# Build a small box or 16



## Mrfish55 (Nov 5, 2014)

A number of people have asked for a tutorial on the pin hinges I use for my small boxes, let's go one better and show a basic box start to finish. For these I start with a 1x2 1/4 16" long


 
Using a thin kerf blade I rip it in two, this will be the outside of the box, label the faces so when you assemble the grain matches on the corners


 
Now machine a groove for top and bottom panels (on the opposite side of your book match grain) then sand and apply finish of choice


 
Now we cut these bad boys up, I did 4 different size boxes just by changing up the dimensions


 
Now take care to maintain the grain orientation, cut your mitres, precision is key


 
Now to cut the bottoms and prep for assembly


 
I find it easier to finish the panels prior to assembly, the bottom can be done to your preference but do finish it, doesn't matter how nice the unobtanium burl wood on the top is, first thing people do is turn it over and look at the bottom! For these I'm using fancy paper affixed with spray adhesive 


 
Now on the inside surface I first apply a thin foam


 
And then the fabric of choice, fancy and funky or plain. I tried to match the paper on the bottom to the liner

Reactions: Like 2 | Way Cool 1


----------



## Mrfish55 (Nov 5, 2014)

Now glue these suckers up, best part is the inside is finished now


 
And here we have 16 boxes in an afternoon, tomorrow I will show final assembly and the cutting of the lids, then the fitting of those pesky little pin hinges,cheers!

Reactions: Like 2 | Way Cool 3


----------



## Mrfish55 (Nov 5, 2014)

Ok, now the top.
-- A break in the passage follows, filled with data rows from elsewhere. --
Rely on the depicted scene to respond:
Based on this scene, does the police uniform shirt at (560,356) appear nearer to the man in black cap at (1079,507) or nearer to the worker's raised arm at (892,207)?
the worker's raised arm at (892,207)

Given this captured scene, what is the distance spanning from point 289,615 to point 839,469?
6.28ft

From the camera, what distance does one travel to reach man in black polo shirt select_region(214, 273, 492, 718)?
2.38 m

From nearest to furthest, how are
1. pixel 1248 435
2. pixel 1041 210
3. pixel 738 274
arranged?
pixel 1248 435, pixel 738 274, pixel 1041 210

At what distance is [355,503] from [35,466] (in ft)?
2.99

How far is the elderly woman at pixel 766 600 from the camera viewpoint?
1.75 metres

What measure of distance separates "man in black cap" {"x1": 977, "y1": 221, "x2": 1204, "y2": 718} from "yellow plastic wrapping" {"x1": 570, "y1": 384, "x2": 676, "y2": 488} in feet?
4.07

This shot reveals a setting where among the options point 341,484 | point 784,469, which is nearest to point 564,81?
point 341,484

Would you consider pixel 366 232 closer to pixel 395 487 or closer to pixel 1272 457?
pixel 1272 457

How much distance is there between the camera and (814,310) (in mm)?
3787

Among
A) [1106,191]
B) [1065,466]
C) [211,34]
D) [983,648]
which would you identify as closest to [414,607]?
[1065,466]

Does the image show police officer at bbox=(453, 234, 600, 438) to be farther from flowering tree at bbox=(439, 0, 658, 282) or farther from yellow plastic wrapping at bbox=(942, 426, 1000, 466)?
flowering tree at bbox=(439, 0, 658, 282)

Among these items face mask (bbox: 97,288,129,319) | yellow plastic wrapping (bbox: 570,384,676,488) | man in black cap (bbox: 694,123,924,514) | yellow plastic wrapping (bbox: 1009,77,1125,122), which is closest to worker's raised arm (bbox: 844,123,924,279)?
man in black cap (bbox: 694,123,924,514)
Install finished inside panel and glue on top piece, I'm using up leftovers and off cuts from other projects


 


 


 
Now we give it a couple hours of dry time

Reactions: Like 1 | Way Cool 1


----------



## ironman123 (Nov 5, 2014)

Cool.


----------



## woodtickgreg (Nov 5, 2014)

Subscribed! Fun to watch, I like the paper on the bottom, very cool.


----------



## Mrfish55 (Nov 5, 2014)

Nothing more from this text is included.